やること: 下にあるラブコメ小説の紹介文について、最後の文のあとに続く文章を書いてください。

本文の抜粋:
評価:★★★★☆ 4.1
二次元中毒者で三次元(現実)嫌いの主人公は、幼なじみとしかまともに会話をせず、閉じられた、しかし幸せな日常を送っていた。
そんな中、彼を悩ませる記憶障害と思い出の少女。さらには、次々にエンカウントする個性的な少女たち。
まるでギャルゲー? しかしここは残念ながら現実であり、彼女たちは彼の苦手な三次元である。
現実から逃げ回る彼の、行く末とは――――?
積み上げられた全ての伏線が、ジェンガを一気に崩すような破壊と、そして再生の物語に結実する【ラブコメ奇書】。
約12万文字で完結。
文庫一冊の長さでどこまで至れるか?

データセットの項目:
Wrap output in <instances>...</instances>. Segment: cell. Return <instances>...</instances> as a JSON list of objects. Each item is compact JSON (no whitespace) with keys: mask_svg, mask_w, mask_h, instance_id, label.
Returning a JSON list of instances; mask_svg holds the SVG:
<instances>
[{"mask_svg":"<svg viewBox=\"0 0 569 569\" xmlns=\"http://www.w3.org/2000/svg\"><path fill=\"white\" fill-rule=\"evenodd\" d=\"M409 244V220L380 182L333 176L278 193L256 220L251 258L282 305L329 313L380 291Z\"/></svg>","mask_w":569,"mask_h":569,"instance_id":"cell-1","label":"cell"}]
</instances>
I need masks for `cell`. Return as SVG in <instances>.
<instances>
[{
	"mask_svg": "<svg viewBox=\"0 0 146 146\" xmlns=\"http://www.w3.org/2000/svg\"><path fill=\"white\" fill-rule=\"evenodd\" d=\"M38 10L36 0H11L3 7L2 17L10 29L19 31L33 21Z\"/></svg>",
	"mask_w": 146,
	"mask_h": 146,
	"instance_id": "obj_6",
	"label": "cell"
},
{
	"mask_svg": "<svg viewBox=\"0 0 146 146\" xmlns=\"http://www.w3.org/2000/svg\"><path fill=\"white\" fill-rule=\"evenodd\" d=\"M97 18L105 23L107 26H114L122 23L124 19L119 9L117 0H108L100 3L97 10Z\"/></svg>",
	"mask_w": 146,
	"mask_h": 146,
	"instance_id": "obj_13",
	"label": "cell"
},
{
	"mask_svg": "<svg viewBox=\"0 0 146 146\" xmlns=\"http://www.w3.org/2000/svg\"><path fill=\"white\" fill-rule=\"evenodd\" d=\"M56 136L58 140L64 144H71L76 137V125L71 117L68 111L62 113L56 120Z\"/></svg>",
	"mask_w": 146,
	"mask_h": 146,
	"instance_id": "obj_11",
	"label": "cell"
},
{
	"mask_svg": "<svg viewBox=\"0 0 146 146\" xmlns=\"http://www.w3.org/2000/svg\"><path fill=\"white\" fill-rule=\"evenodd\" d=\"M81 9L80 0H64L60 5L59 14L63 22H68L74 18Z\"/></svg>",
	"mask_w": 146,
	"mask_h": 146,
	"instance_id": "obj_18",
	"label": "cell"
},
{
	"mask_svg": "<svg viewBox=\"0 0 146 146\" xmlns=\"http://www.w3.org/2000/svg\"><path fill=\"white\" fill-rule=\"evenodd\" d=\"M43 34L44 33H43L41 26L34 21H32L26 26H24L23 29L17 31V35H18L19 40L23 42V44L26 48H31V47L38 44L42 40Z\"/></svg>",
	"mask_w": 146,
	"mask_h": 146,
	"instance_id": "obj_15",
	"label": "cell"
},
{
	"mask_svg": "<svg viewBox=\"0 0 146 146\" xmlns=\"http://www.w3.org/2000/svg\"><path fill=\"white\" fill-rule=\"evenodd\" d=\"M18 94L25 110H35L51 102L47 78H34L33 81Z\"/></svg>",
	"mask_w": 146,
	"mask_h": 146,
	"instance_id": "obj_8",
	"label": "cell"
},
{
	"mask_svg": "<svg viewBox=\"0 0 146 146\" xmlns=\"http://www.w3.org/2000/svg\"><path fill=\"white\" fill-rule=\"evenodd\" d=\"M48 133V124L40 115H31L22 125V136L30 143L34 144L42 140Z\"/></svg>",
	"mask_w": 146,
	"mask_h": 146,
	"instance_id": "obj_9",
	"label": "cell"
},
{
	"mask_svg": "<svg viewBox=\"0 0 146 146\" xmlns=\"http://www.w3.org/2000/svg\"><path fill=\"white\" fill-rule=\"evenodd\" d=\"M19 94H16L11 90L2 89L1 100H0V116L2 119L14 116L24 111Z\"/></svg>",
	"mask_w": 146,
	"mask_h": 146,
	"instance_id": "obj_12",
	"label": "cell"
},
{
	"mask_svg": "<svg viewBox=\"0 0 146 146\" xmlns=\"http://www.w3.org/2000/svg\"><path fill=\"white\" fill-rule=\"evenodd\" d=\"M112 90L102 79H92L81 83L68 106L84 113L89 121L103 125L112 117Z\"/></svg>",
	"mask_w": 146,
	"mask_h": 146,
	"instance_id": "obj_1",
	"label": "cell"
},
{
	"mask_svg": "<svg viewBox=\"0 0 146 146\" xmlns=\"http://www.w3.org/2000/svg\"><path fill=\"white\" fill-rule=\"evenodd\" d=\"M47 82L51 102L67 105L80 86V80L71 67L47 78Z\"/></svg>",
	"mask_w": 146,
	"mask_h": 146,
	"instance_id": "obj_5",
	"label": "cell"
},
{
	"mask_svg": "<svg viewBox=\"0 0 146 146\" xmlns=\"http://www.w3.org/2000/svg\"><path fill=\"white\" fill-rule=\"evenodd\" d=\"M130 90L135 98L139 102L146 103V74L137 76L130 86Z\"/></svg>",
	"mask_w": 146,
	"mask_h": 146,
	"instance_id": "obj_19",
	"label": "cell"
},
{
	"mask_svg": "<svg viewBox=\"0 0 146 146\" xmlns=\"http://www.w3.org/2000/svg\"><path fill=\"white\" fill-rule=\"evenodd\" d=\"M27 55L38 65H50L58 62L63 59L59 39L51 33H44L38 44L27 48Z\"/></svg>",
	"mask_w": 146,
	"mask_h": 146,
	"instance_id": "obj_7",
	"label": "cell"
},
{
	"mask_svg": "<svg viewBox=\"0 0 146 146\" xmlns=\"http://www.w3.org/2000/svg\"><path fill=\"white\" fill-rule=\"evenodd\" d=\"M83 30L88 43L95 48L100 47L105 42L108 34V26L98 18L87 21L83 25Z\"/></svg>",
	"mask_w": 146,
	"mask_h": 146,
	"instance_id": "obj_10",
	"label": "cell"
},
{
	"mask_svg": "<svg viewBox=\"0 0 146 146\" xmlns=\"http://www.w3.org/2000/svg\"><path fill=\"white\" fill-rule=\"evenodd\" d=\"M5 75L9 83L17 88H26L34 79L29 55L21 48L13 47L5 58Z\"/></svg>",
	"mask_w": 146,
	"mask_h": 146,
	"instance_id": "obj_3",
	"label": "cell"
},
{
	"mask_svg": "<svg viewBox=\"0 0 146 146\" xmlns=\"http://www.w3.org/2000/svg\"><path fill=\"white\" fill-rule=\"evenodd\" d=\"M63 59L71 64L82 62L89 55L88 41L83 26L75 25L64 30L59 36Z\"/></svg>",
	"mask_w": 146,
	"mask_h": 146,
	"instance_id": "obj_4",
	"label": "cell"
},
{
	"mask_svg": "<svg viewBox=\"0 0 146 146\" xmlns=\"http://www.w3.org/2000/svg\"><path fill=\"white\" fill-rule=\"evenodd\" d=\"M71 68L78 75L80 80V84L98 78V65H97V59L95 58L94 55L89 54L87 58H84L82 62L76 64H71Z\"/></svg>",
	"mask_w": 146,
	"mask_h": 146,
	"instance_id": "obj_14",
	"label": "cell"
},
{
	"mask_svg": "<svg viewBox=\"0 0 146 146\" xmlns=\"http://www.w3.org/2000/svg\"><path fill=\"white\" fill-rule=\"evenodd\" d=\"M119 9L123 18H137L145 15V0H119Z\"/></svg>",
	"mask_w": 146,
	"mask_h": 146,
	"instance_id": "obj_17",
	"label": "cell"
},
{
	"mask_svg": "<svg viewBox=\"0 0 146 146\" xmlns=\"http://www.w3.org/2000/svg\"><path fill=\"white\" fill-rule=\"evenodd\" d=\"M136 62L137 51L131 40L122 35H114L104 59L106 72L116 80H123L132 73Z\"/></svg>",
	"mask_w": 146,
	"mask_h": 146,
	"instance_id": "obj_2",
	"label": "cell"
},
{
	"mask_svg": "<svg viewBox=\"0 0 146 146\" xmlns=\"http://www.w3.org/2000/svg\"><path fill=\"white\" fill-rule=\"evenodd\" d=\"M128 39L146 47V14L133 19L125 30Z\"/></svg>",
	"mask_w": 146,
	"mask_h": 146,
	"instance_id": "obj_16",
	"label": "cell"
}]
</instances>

あなたの回答:
*伏線が多いため一気読みを推奨しますm(__)m
雰囲気:シリアス
展開:未登録
その他要素
注意:全年齢対象
わたしはこの小説を読んだ後の率直な感想として「作者はもしかしてプロ?」と疑いました。本人からは否定されましたが、それほどにヒロインの個性の出し方と設定の生かし方が他作より数歩抜けているのです。ヒロインは五人いますが、名前も個性もけして忘れることができません。見事な書き分け。シナリオは道中で一気に温度が変わり、そのまま息もつかせずラストまで。まるでハリウッドのヒューマンドラマを観ているよう。とにかくガジェットがうまい。伏線が非常にうまい。テーマがある。読者の明日に続く物語です。「死ぬまでに読みたい作品」はいくつかありますが、この作品はそのうちの一つである、と心からお勧めします。なお、好きはヒロインは尋です。前半の彼女は一緒に遊んだら絶対面白い相手だし、後半の彼女とは隠れ家居酒屋で一献かわしたい(笑)どうです。みなさんもまずは、尋に会ってみませんか?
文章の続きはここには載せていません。